### Task details
Please report how many rows below contain the word "dark". Reply with the number alone.

### Listed records
===

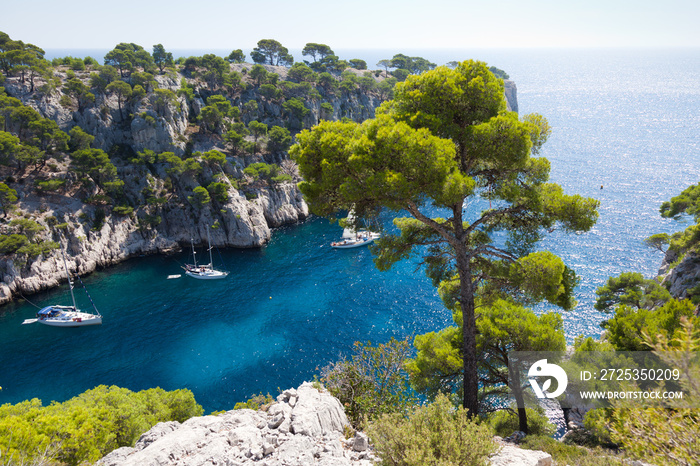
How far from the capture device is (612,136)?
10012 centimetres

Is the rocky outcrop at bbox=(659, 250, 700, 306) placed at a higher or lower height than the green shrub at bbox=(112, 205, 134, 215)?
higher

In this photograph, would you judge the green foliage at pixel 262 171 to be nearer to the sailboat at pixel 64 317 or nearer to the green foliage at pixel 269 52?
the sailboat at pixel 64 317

===

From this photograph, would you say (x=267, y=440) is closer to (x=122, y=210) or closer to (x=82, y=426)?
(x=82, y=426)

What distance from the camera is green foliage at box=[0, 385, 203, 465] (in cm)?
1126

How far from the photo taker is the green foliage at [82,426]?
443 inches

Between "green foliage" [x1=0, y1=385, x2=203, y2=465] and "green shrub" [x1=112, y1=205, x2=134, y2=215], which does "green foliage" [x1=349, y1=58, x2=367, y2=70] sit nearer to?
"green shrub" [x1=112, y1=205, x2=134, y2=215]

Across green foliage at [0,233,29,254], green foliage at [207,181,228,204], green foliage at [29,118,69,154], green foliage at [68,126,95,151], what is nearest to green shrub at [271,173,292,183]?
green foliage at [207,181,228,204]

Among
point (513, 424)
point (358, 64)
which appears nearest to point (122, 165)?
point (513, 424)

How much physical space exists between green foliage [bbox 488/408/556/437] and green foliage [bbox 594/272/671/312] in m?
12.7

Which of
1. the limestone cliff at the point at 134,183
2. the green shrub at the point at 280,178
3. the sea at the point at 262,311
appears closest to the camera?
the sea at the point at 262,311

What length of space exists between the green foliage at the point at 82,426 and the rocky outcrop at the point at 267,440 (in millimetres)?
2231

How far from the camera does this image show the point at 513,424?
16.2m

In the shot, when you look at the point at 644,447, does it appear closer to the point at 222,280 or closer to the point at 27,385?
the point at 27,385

===

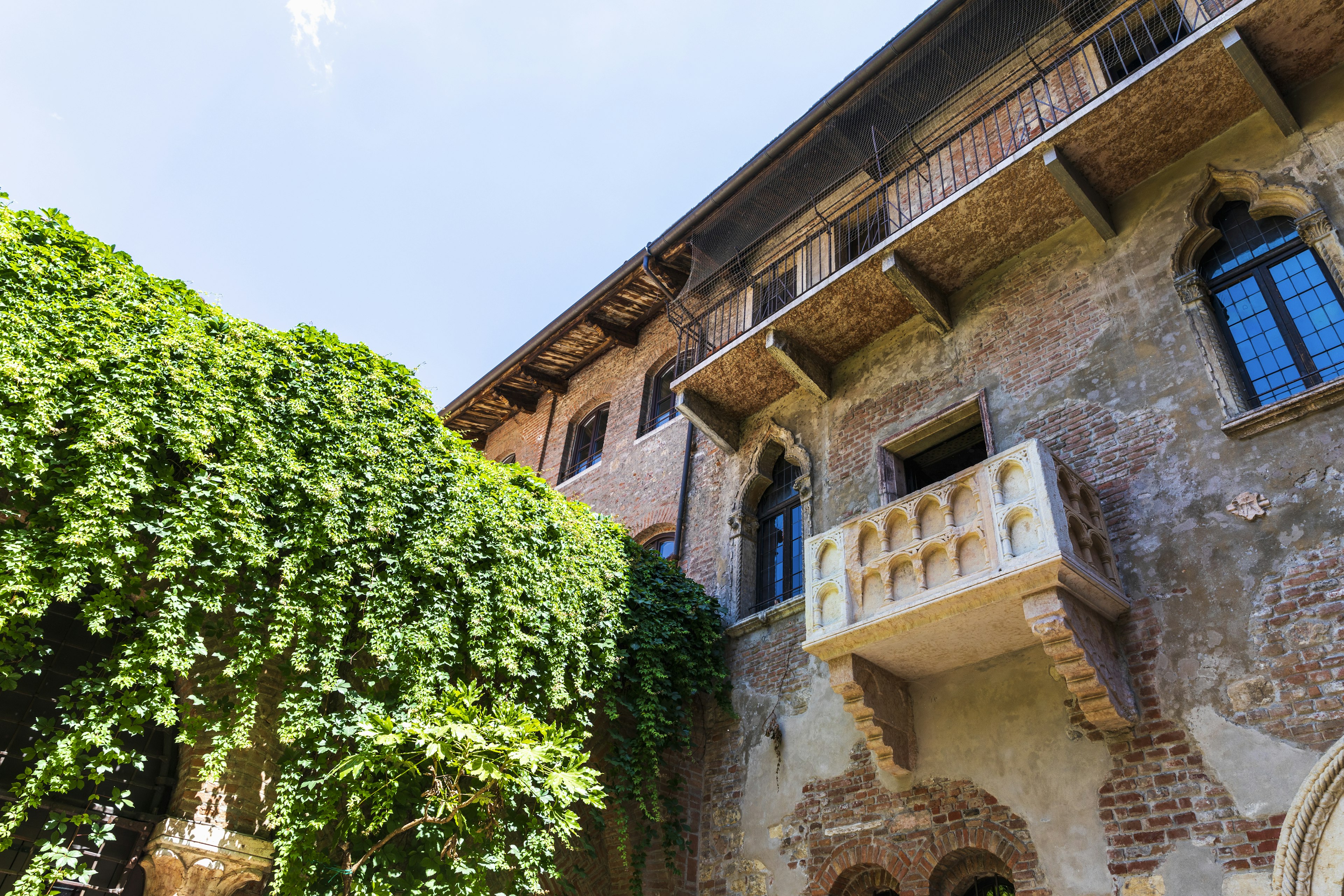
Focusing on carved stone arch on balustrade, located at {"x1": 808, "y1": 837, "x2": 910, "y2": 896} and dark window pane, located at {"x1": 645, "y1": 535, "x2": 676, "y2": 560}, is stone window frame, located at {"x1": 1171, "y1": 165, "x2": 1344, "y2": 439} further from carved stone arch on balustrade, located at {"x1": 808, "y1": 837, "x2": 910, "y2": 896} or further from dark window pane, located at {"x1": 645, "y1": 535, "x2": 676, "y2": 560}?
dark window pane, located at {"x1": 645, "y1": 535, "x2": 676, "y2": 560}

===

### Finished task
2